Dans les pays occidentaux, les ventes de produits dérivés d’insectes augmentent de 50 % chaque année. Les acteurs de ce secteur se multiplient.

L’insecte est-il l’avenir de l’homme ? Farines à base d’insectes, insectes à consommer à l’apéritif ou encore barres énergétiques bio… Les insectes ont, ces dernières années, fait leur apparition dans les produits alimentaires. En France, mais également partout dans le monde comme au Canada. Des entreprises québécoises, par exemple, commercialisent depuis plusieurs années des produits à base de farine d’insectes — grillon notamment. A Québec toujours, une entreprise de pâtes aux insectes développe ce marché à tel point que ses propriétaires vont prochainement ouvrir la toute première ferme d’élevage de ténébrions. Ces derniers auront des arômes particuliers de noix et de graines de tournesol.
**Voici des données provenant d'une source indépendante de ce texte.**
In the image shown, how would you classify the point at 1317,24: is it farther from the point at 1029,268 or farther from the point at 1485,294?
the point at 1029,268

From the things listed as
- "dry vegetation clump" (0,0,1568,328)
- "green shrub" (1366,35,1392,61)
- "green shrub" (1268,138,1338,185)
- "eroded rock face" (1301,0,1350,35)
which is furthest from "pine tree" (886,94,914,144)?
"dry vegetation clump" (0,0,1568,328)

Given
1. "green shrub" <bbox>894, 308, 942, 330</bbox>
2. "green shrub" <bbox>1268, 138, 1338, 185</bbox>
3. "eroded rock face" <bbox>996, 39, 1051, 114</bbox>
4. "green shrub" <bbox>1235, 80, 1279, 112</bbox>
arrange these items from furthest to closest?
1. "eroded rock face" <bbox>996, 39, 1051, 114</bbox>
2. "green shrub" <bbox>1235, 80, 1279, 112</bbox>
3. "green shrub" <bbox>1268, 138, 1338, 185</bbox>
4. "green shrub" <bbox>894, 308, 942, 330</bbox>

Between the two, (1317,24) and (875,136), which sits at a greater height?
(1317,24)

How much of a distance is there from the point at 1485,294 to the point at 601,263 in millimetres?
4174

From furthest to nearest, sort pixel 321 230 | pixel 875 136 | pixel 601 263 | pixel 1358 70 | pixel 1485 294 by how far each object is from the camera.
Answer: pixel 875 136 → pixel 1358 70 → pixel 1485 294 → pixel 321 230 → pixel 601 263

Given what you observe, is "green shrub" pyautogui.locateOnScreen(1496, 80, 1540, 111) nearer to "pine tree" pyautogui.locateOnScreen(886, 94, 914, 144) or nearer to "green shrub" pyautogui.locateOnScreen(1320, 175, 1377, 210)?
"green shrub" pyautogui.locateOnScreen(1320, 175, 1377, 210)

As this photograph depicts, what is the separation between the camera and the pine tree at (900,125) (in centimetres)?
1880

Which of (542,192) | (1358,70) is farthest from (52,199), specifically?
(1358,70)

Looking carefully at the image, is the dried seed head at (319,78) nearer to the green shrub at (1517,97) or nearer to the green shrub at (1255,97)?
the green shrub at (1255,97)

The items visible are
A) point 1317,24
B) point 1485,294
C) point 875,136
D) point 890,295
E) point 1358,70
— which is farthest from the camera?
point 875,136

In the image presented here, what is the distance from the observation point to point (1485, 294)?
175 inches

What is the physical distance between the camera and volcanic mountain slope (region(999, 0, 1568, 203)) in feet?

Car outre-Atlantique, le marché des insectes se développe. Tottem Nutrition l’a compris : l’entreprise vend depuis un an ses pâtes à base de farine de ténébrions et de grillons. Elever des insectes pourrait donc être une solution pour augmenter les marges. « Le fait de produire nous-mêmes baissera nos coûts de production afin que nos pâtes soient plus accessibles. On aimerait offrir d’autres produits comme des sauces en poudre, des trucs sucrés, ou même faire du pain », explique le copropriétaire de cette société. Le succès d’autres entreprises, comme Loblaw, qui commercialise de la poudre de grillons, inspire les dirigeants de Tottem Nutrition.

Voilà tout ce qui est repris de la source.